With pressure trace I would think you'd see higher muzzle pressure from WM over WSM.
But it's very hard to setup apples/apples calibration & comparison.

I'm a follower of Gibb & Ackley efforts in case designs.
There is potential for a lot of powder in large cases of high body taper & low shoulder angles chasing the bullet down bores. Some of it's burning as it travels, but at a slower rate given reduced pressures on it so far past the peak & away from the chamber. Pressure affects burn rate.
If we were to employ Gibb's front ignition, we would see all this go away, and common loads would be completely different today.

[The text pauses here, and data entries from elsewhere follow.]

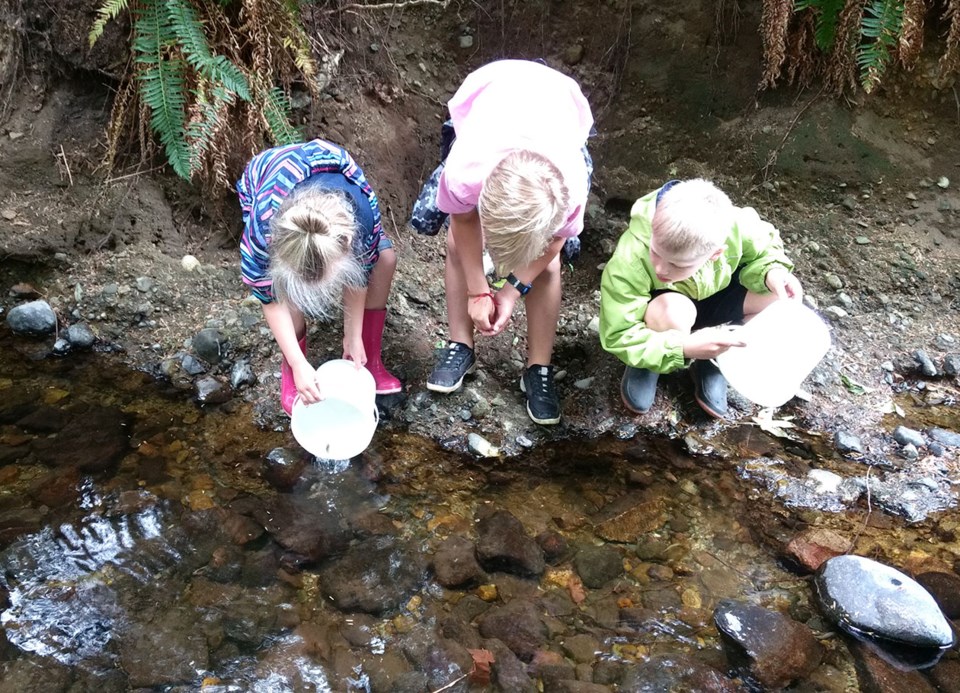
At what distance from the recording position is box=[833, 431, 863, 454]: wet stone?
9.42ft

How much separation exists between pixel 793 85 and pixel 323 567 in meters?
3.08

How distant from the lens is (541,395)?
298 centimetres

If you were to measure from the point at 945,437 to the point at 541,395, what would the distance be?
161 centimetres

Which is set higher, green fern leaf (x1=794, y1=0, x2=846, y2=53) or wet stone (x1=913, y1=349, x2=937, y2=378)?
green fern leaf (x1=794, y1=0, x2=846, y2=53)

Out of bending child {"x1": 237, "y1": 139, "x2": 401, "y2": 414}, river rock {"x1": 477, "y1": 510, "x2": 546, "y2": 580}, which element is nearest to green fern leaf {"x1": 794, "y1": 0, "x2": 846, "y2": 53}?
bending child {"x1": 237, "y1": 139, "x2": 401, "y2": 414}

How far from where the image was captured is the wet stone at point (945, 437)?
288 cm

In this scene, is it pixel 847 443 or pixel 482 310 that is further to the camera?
pixel 847 443

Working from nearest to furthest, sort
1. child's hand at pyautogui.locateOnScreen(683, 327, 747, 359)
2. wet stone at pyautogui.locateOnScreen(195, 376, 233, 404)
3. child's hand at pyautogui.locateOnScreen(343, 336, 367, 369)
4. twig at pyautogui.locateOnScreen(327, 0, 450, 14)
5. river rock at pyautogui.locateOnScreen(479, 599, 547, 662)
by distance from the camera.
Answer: river rock at pyautogui.locateOnScreen(479, 599, 547, 662)
child's hand at pyautogui.locateOnScreen(683, 327, 747, 359)
child's hand at pyautogui.locateOnScreen(343, 336, 367, 369)
wet stone at pyautogui.locateOnScreen(195, 376, 233, 404)
twig at pyautogui.locateOnScreen(327, 0, 450, 14)

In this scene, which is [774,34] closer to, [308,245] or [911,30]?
[911,30]

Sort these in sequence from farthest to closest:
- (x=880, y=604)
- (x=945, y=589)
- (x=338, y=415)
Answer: (x=338, y=415) < (x=945, y=589) < (x=880, y=604)

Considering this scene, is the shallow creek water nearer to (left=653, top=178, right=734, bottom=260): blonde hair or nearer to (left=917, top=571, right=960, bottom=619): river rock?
(left=917, top=571, right=960, bottom=619): river rock

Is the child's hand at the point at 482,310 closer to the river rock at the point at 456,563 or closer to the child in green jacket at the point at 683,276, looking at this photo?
the child in green jacket at the point at 683,276

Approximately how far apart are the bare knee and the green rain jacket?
1.2 inches

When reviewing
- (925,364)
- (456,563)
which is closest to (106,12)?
(456,563)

Overbore efficiency isn't just case capacity to bore capacity, but can also be case diameter to bore, or powder burn rate to bore.
WSM ratios are an attempt to bottleneck a charge, to gain efficiency in burn. While the patent on these ratios amounts to no more than larceny and corruption, the WSM is still a sound approach.
In WSSM the ratio results seem amplified. I had to adjust weighting factor in QL to calibrate my results(+180fps for capacity) with a 26WSSM.
QL weighting factor represents efficiency from bottlenecked/overbore cartridges.

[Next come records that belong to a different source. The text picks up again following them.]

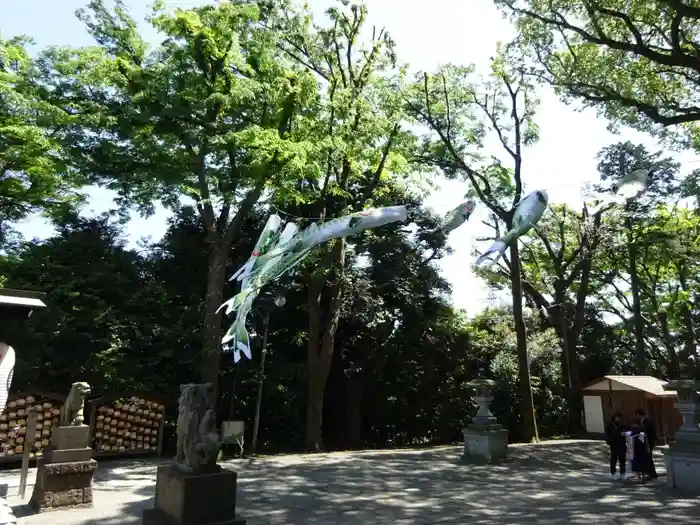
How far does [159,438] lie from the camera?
13359 mm

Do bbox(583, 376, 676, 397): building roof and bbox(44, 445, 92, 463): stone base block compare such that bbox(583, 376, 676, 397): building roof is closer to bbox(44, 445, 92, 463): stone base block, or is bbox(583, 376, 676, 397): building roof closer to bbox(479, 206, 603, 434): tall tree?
bbox(479, 206, 603, 434): tall tree

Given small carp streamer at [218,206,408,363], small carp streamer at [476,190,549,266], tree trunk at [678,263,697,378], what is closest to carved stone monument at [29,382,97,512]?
small carp streamer at [218,206,408,363]

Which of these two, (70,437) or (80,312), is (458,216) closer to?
(70,437)

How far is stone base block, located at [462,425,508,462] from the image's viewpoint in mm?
12633

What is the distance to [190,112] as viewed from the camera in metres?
12.6

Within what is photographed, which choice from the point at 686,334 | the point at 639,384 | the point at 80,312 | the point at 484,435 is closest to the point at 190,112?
the point at 80,312

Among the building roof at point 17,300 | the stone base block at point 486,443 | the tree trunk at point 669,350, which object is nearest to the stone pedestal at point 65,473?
the building roof at point 17,300

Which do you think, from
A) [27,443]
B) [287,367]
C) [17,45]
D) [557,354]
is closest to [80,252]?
[17,45]

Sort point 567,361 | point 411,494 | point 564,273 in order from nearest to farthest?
point 411,494, point 567,361, point 564,273

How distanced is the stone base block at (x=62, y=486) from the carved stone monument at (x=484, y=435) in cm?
896

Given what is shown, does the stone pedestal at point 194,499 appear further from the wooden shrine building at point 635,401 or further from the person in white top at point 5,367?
the wooden shrine building at point 635,401

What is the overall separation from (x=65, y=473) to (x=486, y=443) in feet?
31.0

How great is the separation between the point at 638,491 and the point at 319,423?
8918 millimetres

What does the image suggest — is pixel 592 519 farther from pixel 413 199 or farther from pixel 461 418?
pixel 413 199
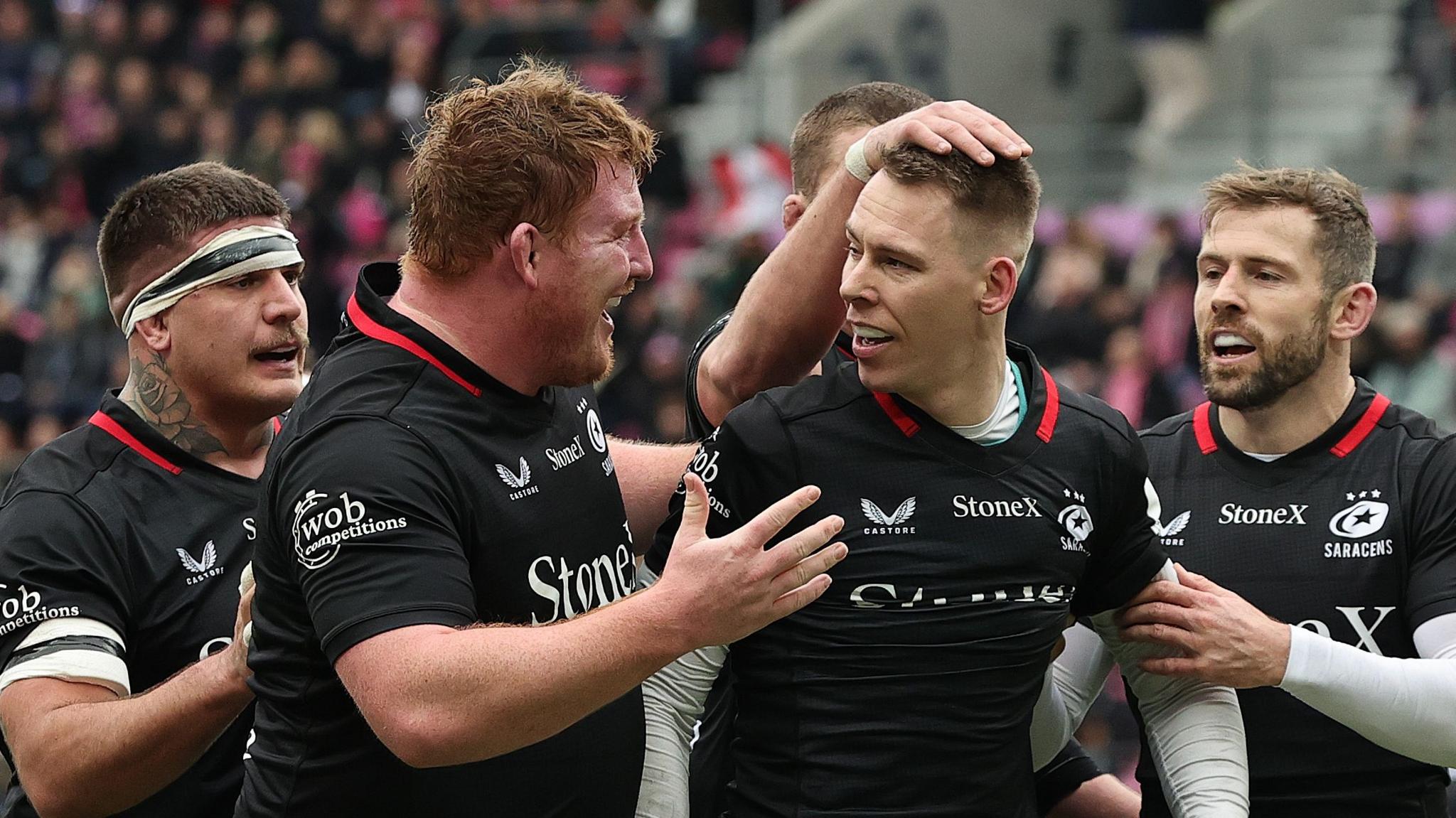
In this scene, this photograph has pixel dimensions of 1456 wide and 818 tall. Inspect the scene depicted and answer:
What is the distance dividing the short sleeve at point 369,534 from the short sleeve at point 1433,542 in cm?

Yet underbore cartridges of correct capacity can pull off the same trick. Most represented today are the 6PPC, 30br, and 6.5x47L. These shoot so well because they are so efficient in burn, -with faster powders than normal for bore, at very high to extreme peak pressures. There is Little to no powder chasing bullets here.
You could reach this efficiency once with a WinMag, with a lot faster powder than H1000, but you'd have to pick up all the pieces and put frankenstein back together for the next shot!
A 300WM is opposite of efficient.

Reviewing IBS 1kyd overall results at the world open, I see the 300WSM out-numbering the 300WM 15:1
2013 World Open Standings
There is a reason for this, and you should see it on your pressure trace.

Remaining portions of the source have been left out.